Below is a detailed description of specific types of errors that are related to the six general types.
  • Nodes are often described as 'to nodes' and 'from nodes' and indicate overall extent of a line feature. Nodes should not occur at every line segment along a line or a polygon. Nodes should not be used to indicate points between line segments to indicate directional changes in line. Thus, false nodes or pseudo nodes is the first form of error that occurs when a line connects with itself (island pseudo node). Nodes are used to identify the existence of an intersection between two streets or a connection between two features (Eg: Stream and a Lake). GIS should flag existence of pseudo nodes using a graphic symbol. Pseudo nodes are NOT errors but only flags indicating the presence of potential problems. Pseudo nodes occur often due to pushing the wrong button on the digitizing puck. Incorrect nodes can be corrected by either selecting individually and deleting or by adding nodes where needed to convert an island to a polygon that is attached to other polygons.
  • A dangling node is a single node that is connected to a single entity. Dangle nodes can result from:
      • failure to close a polygon
      • failure to connect the node to the object (undershoot) or
      • going beyond the entity (overshoot)
    • sometimes, the problem is due to incorrect placement of digitizing puck or small setting the fuzzy tolerance distance.
  • In case of dangling nodes, a good practice is to overshoot than to undershoot as it is easier to find overshoots than undershoots.
  • The two types of errors that can occur in case of label points in polygons are:
      • Missing labels and
      • Too many labels
    • Both the above errors are caused due to failure to keep track of the digitizing process. In most cases, the error is caused due to:
      • Confusion
      • Disruption in digitizing process or
      • Fatigue
    • Such errors are easy to find and are indicated by a graphic device distinguishing them from other error types.
    • Editing is simply adding label points where necessary and deleting label points wherever they are not required.
  • Another common form of digitising error while using vector data model is treating each polygon as a separate entity resulting in digitising adjacent lines between polygon more than once. Failure to place the digitizing puck exactly at the correct location for each point along the line results in a series of tiny graphic polygons called SLIVER POLYGONS. Sliver polygons can also occur due to overlay operations.

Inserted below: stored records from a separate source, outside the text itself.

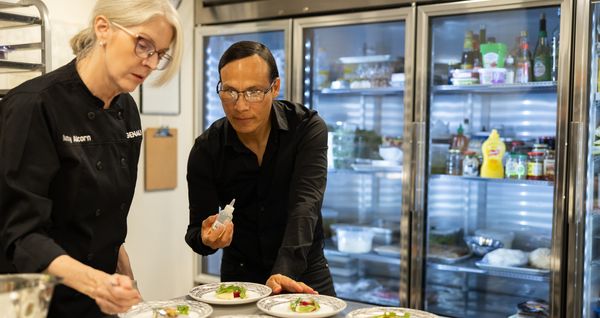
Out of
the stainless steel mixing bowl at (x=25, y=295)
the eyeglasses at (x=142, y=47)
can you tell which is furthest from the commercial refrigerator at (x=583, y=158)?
the stainless steel mixing bowl at (x=25, y=295)

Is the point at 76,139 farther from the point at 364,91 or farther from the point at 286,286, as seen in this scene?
the point at 364,91

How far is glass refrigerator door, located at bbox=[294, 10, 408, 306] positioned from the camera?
4.02 meters

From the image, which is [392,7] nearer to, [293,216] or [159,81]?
[293,216]

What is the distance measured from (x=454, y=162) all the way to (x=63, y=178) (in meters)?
2.66

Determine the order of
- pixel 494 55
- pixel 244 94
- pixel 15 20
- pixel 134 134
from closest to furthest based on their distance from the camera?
pixel 134 134
pixel 244 94
pixel 15 20
pixel 494 55

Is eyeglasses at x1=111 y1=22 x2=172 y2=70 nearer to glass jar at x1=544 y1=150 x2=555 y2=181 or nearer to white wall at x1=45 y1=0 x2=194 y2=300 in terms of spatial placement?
white wall at x1=45 y1=0 x2=194 y2=300

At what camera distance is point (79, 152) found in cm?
163

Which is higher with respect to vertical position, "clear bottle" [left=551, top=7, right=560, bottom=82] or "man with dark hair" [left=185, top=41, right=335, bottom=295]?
"clear bottle" [left=551, top=7, right=560, bottom=82]

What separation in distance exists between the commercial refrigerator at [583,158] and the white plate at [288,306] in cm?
176

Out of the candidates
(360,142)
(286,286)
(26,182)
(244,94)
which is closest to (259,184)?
(244,94)

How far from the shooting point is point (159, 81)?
1.77 m

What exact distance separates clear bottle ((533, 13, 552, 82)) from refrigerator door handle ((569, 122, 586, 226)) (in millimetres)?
496

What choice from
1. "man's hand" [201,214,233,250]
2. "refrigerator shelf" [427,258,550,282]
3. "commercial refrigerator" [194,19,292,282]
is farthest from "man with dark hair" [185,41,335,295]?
"commercial refrigerator" [194,19,292,282]

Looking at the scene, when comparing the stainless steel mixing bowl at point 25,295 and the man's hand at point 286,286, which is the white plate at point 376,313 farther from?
the stainless steel mixing bowl at point 25,295
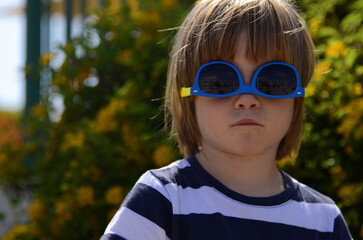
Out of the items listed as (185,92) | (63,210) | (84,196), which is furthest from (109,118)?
(185,92)

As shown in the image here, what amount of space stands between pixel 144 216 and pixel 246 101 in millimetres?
421

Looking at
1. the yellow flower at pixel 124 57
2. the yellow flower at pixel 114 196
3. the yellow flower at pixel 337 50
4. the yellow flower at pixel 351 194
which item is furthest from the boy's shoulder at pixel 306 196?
the yellow flower at pixel 124 57

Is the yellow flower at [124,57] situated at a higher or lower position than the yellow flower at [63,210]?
higher

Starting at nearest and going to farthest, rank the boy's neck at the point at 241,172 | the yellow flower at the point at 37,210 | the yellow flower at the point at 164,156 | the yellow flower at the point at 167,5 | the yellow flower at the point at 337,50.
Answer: the boy's neck at the point at 241,172 < the yellow flower at the point at 337,50 < the yellow flower at the point at 164,156 < the yellow flower at the point at 37,210 < the yellow flower at the point at 167,5

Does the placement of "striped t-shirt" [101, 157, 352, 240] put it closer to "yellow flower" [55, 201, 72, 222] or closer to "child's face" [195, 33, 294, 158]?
"child's face" [195, 33, 294, 158]

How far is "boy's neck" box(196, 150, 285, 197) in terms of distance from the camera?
6.14ft

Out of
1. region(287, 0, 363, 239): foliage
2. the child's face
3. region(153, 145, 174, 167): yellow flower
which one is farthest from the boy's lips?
region(153, 145, 174, 167): yellow flower

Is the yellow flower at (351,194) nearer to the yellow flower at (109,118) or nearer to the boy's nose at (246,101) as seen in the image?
the boy's nose at (246,101)

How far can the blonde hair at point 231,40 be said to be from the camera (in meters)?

    • The easy way to avoid sliver polygons during input is to use a GIS that does not require digitising the same line twice. If a line is digitized twice, the presence of a dangling node confirms this and the redundant line can be removed eliminating the problem.
    • Finding slivers in the absence of dangling nodes is very difficult. One way is to compare the number of polygons in the digital coverage with that of the original input map.
  • Another problem related to polygons is the production of weird polygons.Weird polygons are polygons with missing nodes. Frequently, this error is caused due to digitizing a point in the wrong place or in the wrong order.
    • A simple way to avoid this problem is to number the input points or by establishing a set pattern for the digitising polygons. 
After editing the coverage to correct the errors the GIS software will have to rebuild the topological structure on the basis of new entities. Finally, the new coverage must be saved.